-------- Data extract --------
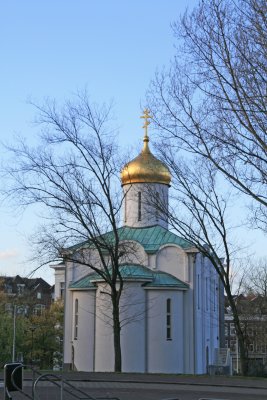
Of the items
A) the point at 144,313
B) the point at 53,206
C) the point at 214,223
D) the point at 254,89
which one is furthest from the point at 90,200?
the point at 254,89

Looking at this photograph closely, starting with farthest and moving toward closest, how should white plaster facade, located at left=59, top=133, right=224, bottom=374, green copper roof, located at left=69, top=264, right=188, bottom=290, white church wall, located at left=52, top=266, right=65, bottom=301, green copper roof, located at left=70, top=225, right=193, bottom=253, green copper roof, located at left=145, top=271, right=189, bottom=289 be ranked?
1. white church wall, located at left=52, top=266, right=65, bottom=301
2. green copper roof, located at left=70, top=225, right=193, bottom=253
3. green copper roof, located at left=145, top=271, right=189, bottom=289
4. green copper roof, located at left=69, top=264, right=188, bottom=290
5. white plaster facade, located at left=59, top=133, right=224, bottom=374

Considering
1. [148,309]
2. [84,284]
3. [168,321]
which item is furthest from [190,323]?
[84,284]

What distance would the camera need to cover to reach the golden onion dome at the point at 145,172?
3631 centimetres

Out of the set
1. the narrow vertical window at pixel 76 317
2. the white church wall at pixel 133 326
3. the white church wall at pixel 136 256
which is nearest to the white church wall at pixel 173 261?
the white church wall at pixel 136 256

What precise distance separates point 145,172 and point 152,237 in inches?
148

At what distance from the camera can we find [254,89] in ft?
48.4

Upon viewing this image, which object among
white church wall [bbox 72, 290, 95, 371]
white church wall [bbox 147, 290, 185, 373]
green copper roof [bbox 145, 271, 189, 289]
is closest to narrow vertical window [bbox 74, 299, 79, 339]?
white church wall [bbox 72, 290, 95, 371]

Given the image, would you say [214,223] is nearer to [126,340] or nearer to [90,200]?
[90,200]

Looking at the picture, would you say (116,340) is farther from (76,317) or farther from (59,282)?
(59,282)

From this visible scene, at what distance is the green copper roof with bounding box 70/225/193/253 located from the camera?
→ 117ft

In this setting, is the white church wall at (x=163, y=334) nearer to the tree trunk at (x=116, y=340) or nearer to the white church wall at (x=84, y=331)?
the white church wall at (x=84, y=331)

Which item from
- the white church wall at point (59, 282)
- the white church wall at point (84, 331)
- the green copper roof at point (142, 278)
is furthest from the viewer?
the white church wall at point (59, 282)

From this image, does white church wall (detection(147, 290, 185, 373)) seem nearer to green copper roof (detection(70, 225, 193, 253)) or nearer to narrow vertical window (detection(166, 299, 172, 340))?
narrow vertical window (detection(166, 299, 172, 340))

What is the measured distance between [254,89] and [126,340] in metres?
20.6
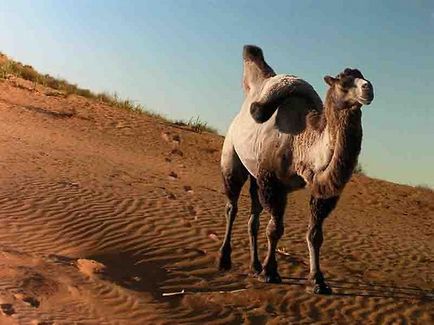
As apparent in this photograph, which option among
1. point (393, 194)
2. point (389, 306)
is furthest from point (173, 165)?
point (389, 306)

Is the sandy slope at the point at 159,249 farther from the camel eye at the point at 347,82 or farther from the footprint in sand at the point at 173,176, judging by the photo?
the camel eye at the point at 347,82

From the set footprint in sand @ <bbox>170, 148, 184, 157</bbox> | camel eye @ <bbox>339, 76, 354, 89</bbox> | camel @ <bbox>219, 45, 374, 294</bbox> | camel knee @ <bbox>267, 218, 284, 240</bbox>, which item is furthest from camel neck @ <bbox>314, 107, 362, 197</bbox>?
footprint in sand @ <bbox>170, 148, 184, 157</bbox>

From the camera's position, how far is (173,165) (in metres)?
21.3

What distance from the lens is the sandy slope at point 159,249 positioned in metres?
8.30

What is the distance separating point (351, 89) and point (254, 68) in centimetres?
307

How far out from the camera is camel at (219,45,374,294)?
756cm

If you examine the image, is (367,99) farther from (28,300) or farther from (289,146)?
(28,300)

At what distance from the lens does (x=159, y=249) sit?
1091 cm

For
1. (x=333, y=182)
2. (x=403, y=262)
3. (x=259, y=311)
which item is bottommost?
(x=259, y=311)

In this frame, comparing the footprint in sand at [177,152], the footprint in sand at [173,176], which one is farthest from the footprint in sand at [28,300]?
the footprint in sand at [177,152]

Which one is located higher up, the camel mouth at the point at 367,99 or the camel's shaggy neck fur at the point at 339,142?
the camel mouth at the point at 367,99

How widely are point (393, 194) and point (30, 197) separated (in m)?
13.6

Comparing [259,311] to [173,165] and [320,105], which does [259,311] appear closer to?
[320,105]

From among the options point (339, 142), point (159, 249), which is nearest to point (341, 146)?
point (339, 142)
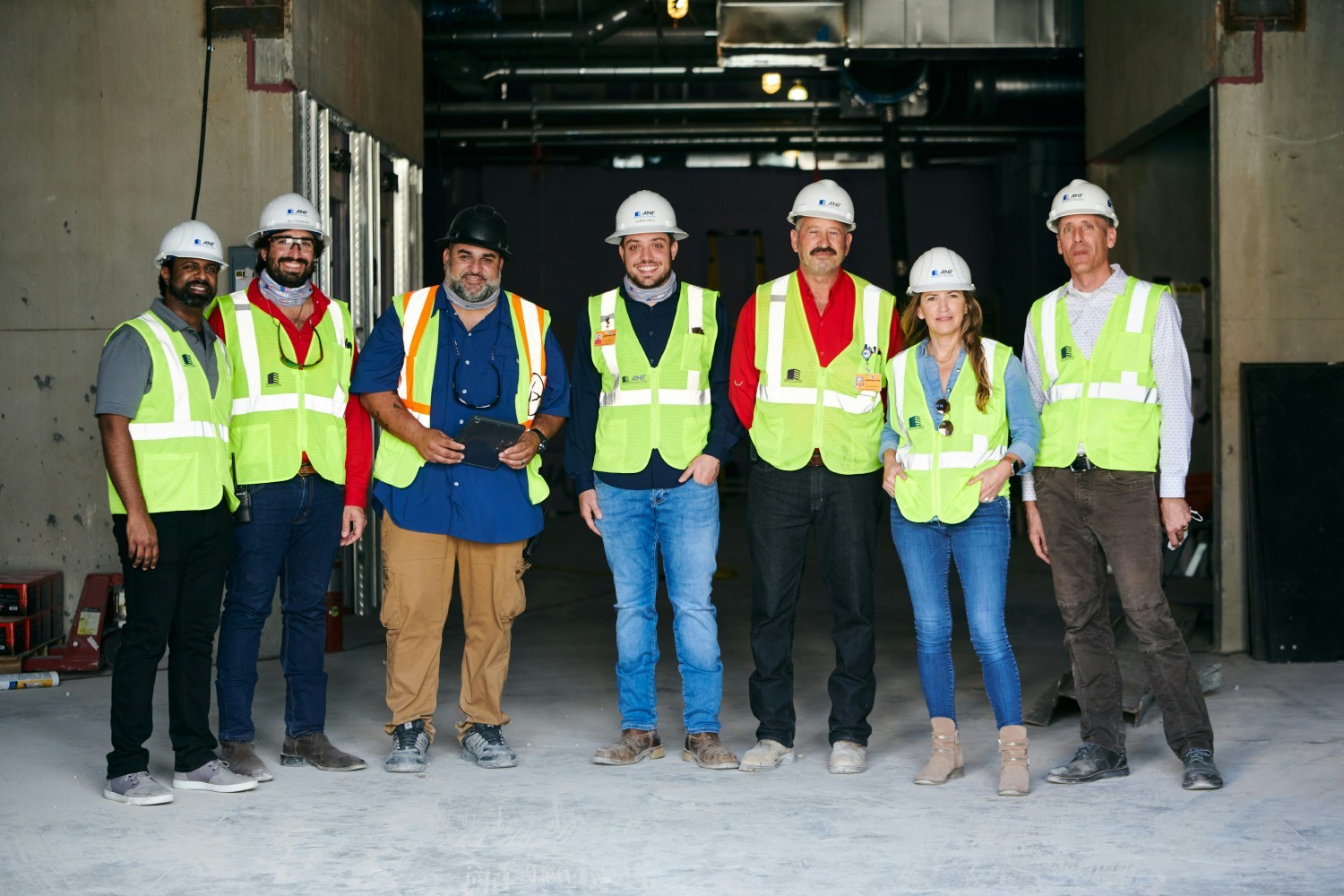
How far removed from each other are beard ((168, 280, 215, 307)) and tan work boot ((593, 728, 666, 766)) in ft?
6.42

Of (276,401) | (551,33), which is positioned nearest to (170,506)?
→ (276,401)

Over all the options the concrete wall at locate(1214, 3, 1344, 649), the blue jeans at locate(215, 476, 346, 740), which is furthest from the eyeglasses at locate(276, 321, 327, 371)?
the concrete wall at locate(1214, 3, 1344, 649)

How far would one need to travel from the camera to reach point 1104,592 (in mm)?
4613

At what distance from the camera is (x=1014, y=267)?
15.0 meters

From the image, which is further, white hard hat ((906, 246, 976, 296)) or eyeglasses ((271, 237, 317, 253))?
eyeglasses ((271, 237, 317, 253))

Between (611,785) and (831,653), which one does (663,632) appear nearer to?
(831,653)

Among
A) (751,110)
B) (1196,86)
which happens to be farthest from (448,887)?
(751,110)

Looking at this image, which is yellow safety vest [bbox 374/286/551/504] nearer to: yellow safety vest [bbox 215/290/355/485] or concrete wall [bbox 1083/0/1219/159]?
yellow safety vest [bbox 215/290/355/485]

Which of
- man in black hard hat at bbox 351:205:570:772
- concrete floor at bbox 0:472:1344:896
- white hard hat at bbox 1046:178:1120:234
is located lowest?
concrete floor at bbox 0:472:1344:896

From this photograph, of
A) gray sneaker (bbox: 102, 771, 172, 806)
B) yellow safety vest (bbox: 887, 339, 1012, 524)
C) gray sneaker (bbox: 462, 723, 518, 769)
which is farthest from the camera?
gray sneaker (bbox: 462, 723, 518, 769)

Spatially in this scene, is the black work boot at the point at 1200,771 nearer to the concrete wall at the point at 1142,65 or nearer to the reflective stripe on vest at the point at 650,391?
the reflective stripe on vest at the point at 650,391

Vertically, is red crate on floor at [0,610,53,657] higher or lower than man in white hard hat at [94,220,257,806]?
lower

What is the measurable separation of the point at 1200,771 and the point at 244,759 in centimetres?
301

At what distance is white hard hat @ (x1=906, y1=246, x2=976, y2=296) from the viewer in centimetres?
443
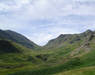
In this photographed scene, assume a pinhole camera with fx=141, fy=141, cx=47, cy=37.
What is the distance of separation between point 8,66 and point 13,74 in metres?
50.1

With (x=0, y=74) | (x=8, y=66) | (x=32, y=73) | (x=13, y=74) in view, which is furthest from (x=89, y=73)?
(x=8, y=66)

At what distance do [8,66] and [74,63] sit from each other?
88.1 m

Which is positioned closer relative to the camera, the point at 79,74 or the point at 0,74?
the point at 79,74

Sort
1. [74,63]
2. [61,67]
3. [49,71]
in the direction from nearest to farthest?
[49,71] < [61,67] < [74,63]

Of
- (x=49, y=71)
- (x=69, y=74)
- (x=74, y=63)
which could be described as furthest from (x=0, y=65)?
(x=69, y=74)

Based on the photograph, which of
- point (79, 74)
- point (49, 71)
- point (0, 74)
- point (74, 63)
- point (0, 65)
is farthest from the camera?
point (0, 65)

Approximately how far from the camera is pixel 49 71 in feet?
504

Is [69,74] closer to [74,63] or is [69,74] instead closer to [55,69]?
[55,69]

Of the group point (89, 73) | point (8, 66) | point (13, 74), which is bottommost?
point (89, 73)

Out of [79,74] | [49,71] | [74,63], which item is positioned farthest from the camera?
[74,63]

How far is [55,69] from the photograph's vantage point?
520 ft

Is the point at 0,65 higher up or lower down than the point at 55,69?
higher up

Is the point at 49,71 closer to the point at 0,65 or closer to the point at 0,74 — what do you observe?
the point at 0,74

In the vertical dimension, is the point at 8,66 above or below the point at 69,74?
above
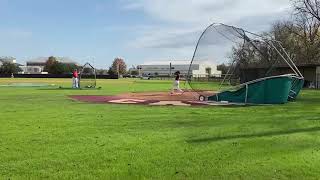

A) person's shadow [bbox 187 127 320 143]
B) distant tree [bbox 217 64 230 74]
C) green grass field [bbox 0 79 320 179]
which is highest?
distant tree [bbox 217 64 230 74]

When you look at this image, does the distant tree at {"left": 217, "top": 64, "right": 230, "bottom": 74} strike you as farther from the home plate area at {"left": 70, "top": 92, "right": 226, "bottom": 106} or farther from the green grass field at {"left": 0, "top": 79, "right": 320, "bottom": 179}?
the green grass field at {"left": 0, "top": 79, "right": 320, "bottom": 179}

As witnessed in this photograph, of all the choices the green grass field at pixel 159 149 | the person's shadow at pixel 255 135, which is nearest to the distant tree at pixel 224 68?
the green grass field at pixel 159 149

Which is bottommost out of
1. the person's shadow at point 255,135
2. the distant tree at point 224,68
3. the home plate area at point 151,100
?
the home plate area at point 151,100

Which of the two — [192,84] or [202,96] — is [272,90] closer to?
[202,96]

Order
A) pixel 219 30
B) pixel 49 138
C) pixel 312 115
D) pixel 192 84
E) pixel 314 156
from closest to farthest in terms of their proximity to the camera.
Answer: pixel 314 156, pixel 49 138, pixel 312 115, pixel 219 30, pixel 192 84

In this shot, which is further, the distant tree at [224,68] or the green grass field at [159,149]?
the distant tree at [224,68]

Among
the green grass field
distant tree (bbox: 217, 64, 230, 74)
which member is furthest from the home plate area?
the green grass field

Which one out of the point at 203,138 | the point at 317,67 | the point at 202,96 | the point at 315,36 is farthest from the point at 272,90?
the point at 315,36

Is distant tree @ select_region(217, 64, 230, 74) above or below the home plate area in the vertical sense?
above

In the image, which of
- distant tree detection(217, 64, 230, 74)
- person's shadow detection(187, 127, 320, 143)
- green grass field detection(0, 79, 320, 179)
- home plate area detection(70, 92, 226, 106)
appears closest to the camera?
green grass field detection(0, 79, 320, 179)

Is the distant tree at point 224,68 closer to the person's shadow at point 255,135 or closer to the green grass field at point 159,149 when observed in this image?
the green grass field at point 159,149

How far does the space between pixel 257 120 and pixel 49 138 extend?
659 centimetres

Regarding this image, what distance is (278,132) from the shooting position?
11.4 meters

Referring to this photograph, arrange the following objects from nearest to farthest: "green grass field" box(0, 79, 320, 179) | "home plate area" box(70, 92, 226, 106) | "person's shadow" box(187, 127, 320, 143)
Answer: "green grass field" box(0, 79, 320, 179)
"person's shadow" box(187, 127, 320, 143)
"home plate area" box(70, 92, 226, 106)
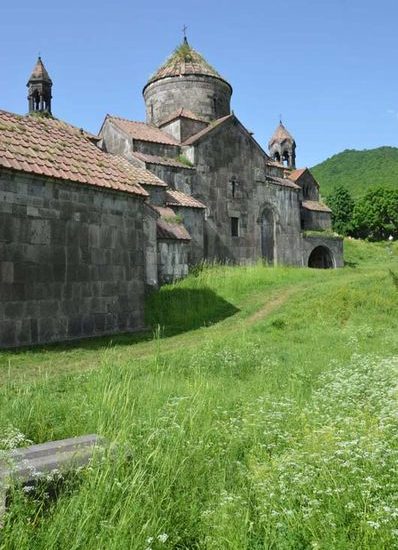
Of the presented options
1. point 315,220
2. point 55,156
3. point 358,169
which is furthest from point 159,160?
point 358,169

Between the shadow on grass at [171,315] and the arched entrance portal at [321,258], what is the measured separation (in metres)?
13.7

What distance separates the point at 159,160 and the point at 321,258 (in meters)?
11.8

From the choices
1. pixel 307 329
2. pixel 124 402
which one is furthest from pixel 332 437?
pixel 307 329

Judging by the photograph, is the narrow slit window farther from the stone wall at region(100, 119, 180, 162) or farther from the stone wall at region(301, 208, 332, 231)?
the stone wall at region(301, 208, 332, 231)

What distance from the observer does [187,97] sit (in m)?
20.5

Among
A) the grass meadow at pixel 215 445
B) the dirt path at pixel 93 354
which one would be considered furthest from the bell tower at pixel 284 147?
the grass meadow at pixel 215 445

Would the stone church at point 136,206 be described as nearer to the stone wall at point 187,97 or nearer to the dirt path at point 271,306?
the stone wall at point 187,97

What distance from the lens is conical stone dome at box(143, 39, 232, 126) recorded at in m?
20.6

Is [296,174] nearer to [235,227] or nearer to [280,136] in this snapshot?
[280,136]

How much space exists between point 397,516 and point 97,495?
1423 mm

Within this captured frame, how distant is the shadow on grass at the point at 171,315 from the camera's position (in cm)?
800

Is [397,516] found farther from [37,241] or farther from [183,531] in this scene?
[37,241]

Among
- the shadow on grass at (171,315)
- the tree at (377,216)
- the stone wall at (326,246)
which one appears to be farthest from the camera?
the tree at (377,216)

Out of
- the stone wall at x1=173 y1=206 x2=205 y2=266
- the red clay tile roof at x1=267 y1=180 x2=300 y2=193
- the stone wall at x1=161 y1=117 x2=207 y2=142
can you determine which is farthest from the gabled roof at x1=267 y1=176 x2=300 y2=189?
the stone wall at x1=173 y1=206 x2=205 y2=266
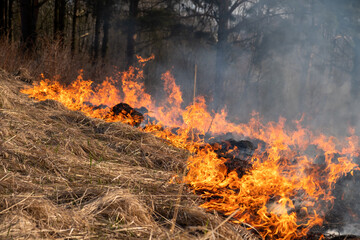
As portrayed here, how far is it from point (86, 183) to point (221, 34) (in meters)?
9.98

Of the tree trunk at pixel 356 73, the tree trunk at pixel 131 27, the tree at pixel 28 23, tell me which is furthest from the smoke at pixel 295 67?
the tree at pixel 28 23

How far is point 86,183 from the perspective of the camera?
8.44ft

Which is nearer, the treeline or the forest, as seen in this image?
the forest

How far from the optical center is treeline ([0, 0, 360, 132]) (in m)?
10.9

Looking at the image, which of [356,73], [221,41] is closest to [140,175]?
[221,41]

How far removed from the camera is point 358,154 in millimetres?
5496

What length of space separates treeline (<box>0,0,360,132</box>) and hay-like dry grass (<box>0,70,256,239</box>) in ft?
12.0

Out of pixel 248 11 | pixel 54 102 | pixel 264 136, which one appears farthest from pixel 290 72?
pixel 54 102

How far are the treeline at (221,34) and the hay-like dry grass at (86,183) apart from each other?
3.67m

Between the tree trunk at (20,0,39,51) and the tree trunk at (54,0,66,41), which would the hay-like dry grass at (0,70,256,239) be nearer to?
the tree trunk at (20,0,39,51)

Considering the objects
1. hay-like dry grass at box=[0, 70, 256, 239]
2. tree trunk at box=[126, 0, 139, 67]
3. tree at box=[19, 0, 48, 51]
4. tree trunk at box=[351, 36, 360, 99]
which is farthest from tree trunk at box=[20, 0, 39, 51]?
tree trunk at box=[351, 36, 360, 99]

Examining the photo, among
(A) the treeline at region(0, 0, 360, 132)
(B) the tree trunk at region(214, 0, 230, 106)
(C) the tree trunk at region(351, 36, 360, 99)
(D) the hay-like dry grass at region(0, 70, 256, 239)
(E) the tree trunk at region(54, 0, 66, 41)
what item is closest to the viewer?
(D) the hay-like dry grass at region(0, 70, 256, 239)

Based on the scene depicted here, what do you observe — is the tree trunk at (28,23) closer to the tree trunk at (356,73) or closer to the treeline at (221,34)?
the treeline at (221,34)

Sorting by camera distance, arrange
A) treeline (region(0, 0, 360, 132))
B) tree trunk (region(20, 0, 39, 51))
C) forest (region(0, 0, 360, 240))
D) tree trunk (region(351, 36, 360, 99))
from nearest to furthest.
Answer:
--------
Repeat exactly, and only, the lines from the line containing "How far is point" through the last line of the records above, both included.

How far is point 86,183 from the perspective of the camera?
8.44ft

Which is nearer, the treeline or the forest, as seen in this image?
the forest

How far from the optical center is treeline ([0, 0, 360, 132]) (in m)?
10.9

Looking at the image, which of [356,73], [221,41] is closest to [140,175]?
[221,41]

How far removed from the camera is point 358,154 in millimetres?
5496

What length of space separates treeline (<box>0,0,360,132</box>) and hay-like dry grass (<box>0,70,256,239</box>) in ft?
12.0

Out of pixel 248 11 | pixel 54 102 | pixel 264 136, which one appears farthest from pixel 290 72?
pixel 54 102

How far are the treeline at (221,34) and the hay-like dry grass at (86,183) apart from each other?
3.67m

Between the tree trunk at (20,0,39,51) and the tree trunk at (54,0,66,41), which would the hay-like dry grass at (0,70,256,239) be nearer to?
the tree trunk at (20,0,39,51)

Considering the objects
1. hay-like dry grass at box=[0, 70, 256, 239]
2. tree trunk at box=[126, 0, 139, 67]
3. tree at box=[19, 0, 48, 51]
4. tree trunk at box=[351, 36, 360, 99]
which is farthest from tree trunk at box=[20, 0, 39, 51]?
tree trunk at box=[351, 36, 360, 99]

Examining the photo, among
(A) the treeline at region(0, 0, 360, 132)
(B) the tree trunk at region(214, 0, 230, 106)
(C) the tree trunk at region(351, 36, 360, 99)
(D) the hay-like dry grass at region(0, 70, 256, 239)
(E) the tree trunk at region(54, 0, 66, 41)
what item is closest to the viewer?
(D) the hay-like dry grass at region(0, 70, 256, 239)

Based on the scene depicted here, what do you observe — is the tree trunk at (28,23) closer to the tree trunk at (356,73) or closer to the treeline at (221,34)?
the treeline at (221,34)

Sorting by camera distance, arrange
A) treeline (region(0, 0, 360, 132))
B) tree trunk (region(20, 0, 39, 51))
C) forest (region(0, 0, 360, 240))
D) tree trunk (region(351, 36, 360, 99))
from nearest to furthest.
Answer:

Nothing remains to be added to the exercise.